Task to complete
Extend the blog post on humor and the Arab revolt, beginning right after its last sentence.

Text to read
Thursday, March 15, 2012

“Where is the sheep?”

Where is the sheep?”

 (Tariku Abas Etenesh)

Do you like humor?


I do.


Oftentimes, I try to find the mirthful face of my social encounters; and luckily, I usually get what I seek. It is not just the fun and the laughter that delights me the most; it is the shade of wit they leave with me to ponder about later. Well obviously, the one fine ingredient of humors is their unpredictability; they often sprout out of moments that one could less expect them to. Not all humorous moments would fall into such category; but when they do, they last with me for long.


Sometime, one doesn’t have to actually experience the situations to laugh; recalling humorous moments would suffice; they only need some triggers.


I got one of these triggers recently from an unlikely corner: the Arab revolt. These days one has to be totally isolated in the woods to not know and hear about the youth in Tunisia who, driven by economic desperation and political repressions, finally reclaimed their freedom; the youth in Egypt for the same cause as Tunis, steadfastly stood for their freedom and ended tyranny; the youth in Yemen, Libya and Bahrain all literally called their political leaders to live out the values that brought them to palace or leave.

Provided material
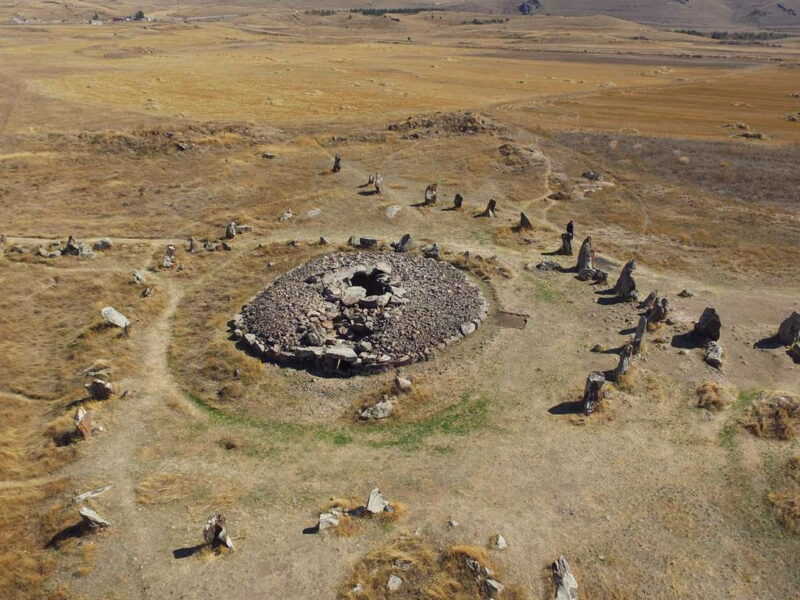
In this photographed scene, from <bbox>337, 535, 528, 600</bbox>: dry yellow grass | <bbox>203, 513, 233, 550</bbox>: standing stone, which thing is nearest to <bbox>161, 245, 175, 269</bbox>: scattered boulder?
<bbox>203, 513, 233, 550</bbox>: standing stone

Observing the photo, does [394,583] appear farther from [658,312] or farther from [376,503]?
[658,312]

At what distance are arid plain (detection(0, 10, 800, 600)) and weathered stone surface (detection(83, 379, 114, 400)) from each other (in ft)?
3.71

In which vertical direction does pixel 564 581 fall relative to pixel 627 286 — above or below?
below

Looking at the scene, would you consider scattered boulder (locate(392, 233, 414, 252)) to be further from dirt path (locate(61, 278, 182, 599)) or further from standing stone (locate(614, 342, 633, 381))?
standing stone (locate(614, 342, 633, 381))

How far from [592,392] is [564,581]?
10082 millimetres

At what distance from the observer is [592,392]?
1003 inches

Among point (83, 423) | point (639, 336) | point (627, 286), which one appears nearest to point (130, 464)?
point (83, 423)

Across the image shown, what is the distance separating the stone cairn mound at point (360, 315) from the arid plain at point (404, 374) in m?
1.16

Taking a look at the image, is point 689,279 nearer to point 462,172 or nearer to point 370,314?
point 370,314

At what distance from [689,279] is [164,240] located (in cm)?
4175

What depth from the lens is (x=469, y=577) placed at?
17766 mm

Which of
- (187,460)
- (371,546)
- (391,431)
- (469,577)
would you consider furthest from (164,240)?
(469,577)

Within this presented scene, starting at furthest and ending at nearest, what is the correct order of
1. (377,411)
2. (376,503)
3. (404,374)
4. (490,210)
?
1. (490,210)
2. (404,374)
3. (377,411)
4. (376,503)

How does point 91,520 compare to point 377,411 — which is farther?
point 377,411
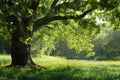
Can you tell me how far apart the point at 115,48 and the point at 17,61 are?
91.9 meters

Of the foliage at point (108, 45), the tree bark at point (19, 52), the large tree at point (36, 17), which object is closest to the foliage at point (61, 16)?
the large tree at point (36, 17)

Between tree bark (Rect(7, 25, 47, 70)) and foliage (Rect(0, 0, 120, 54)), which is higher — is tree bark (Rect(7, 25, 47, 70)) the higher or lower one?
the lower one

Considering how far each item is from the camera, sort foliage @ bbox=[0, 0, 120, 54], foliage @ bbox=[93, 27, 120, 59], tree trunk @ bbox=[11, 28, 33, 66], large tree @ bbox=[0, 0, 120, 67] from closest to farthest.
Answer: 1. foliage @ bbox=[0, 0, 120, 54]
2. large tree @ bbox=[0, 0, 120, 67]
3. tree trunk @ bbox=[11, 28, 33, 66]
4. foliage @ bbox=[93, 27, 120, 59]

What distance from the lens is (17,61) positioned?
26469mm

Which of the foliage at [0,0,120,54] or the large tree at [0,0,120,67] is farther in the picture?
the large tree at [0,0,120,67]

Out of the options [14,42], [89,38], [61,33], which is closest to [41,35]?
[61,33]

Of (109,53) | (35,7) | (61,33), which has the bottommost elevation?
(109,53)

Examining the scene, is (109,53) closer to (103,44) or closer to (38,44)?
(103,44)

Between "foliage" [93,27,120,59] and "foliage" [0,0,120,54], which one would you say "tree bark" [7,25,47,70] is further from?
"foliage" [93,27,120,59]

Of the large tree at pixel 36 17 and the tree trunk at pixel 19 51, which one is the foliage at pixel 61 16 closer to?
the large tree at pixel 36 17

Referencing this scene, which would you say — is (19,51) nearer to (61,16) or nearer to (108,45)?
(61,16)

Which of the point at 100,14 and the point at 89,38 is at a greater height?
the point at 100,14

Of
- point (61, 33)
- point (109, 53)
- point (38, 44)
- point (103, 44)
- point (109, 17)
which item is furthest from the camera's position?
point (103, 44)

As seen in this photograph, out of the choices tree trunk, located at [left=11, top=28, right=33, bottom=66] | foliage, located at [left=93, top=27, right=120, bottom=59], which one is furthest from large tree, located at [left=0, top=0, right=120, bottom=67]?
foliage, located at [left=93, top=27, right=120, bottom=59]
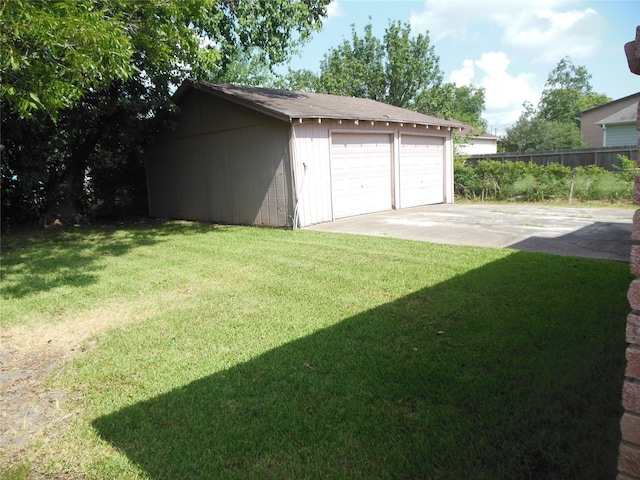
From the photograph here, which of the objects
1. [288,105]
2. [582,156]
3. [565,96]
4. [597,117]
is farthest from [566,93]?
[288,105]

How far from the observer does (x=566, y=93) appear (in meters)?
58.4

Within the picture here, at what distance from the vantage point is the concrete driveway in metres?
7.13

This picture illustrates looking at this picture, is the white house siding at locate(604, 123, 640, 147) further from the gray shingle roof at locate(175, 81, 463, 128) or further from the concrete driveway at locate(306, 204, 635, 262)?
the gray shingle roof at locate(175, 81, 463, 128)

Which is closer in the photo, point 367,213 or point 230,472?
point 230,472

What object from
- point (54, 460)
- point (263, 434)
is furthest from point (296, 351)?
point (54, 460)

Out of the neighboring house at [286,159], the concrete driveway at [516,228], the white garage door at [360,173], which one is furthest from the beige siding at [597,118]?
the white garage door at [360,173]

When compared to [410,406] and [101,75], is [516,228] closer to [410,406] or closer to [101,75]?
[410,406]

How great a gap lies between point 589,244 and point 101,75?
7.81 metres

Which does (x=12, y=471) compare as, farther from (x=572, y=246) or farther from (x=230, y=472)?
(x=572, y=246)

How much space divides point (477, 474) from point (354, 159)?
34.8ft

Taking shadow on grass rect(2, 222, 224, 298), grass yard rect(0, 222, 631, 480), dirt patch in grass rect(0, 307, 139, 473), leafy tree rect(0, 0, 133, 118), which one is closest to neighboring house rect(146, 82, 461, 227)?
shadow on grass rect(2, 222, 224, 298)

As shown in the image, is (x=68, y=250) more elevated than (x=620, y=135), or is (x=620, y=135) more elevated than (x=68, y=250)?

Exercise response
Well then, where is the humor in this? In fact, nothing funny about the revolts; only that the manner with which the leaders challenged by their own people reacted reminded me of some humorous moments.


Let me share you two of the humorous moments that left me exploding in laughter the moment they happened and later left their witty side to ponder about and especially now see them in line with the Arab revolt and its implications to other countries with leaders of the same despotic credentials.


The humor


Years ago, on an Easter midnight, everyone at home was breaking the two months long fast gathered around the dinning table, sharing the holiday feast in a festive mood. In the middle of all the eating, drinking and chatting, the housemaid suddenly sounded struck by disbelief, stopped eating, stood up and run out of the living room. As her abruptness caused me wonder, I followed her outside. Out in the garden, at a wooden pole where the sheep slaughtered for the holiday was tied to a day before, she seemed to be searching for something.


“What are you looking for?” I asked.


Without replying my question she simply walked towards the kitchen and then to the garden seemed to be searching for something which I didn’t know. I knew she had remembered something while on dinner, but what could that be?


“I forgot!” she said at last.


“What did you forget?”


 “I forgot to tie the sheep.”


Her reply was greeted by a sudden explosion of laughter from me, those who followed me outside, and those around the dining table. This seemed to confuse the housemaid even more.


“Why are you laughing?” she asked stern.


The laughter was because she was looking for the sheep she was supposed to always tie at night. But what she had, for at least that moment, forgotten was that she was enjoying it as dinner with us. Suddenly on the blank about it, she had forgotten that it was slaughtered during the day and that she had made it into all sort of traditional stew we were enjoying. Her night time routine took the better of her.


I still laugh when I remember that moment.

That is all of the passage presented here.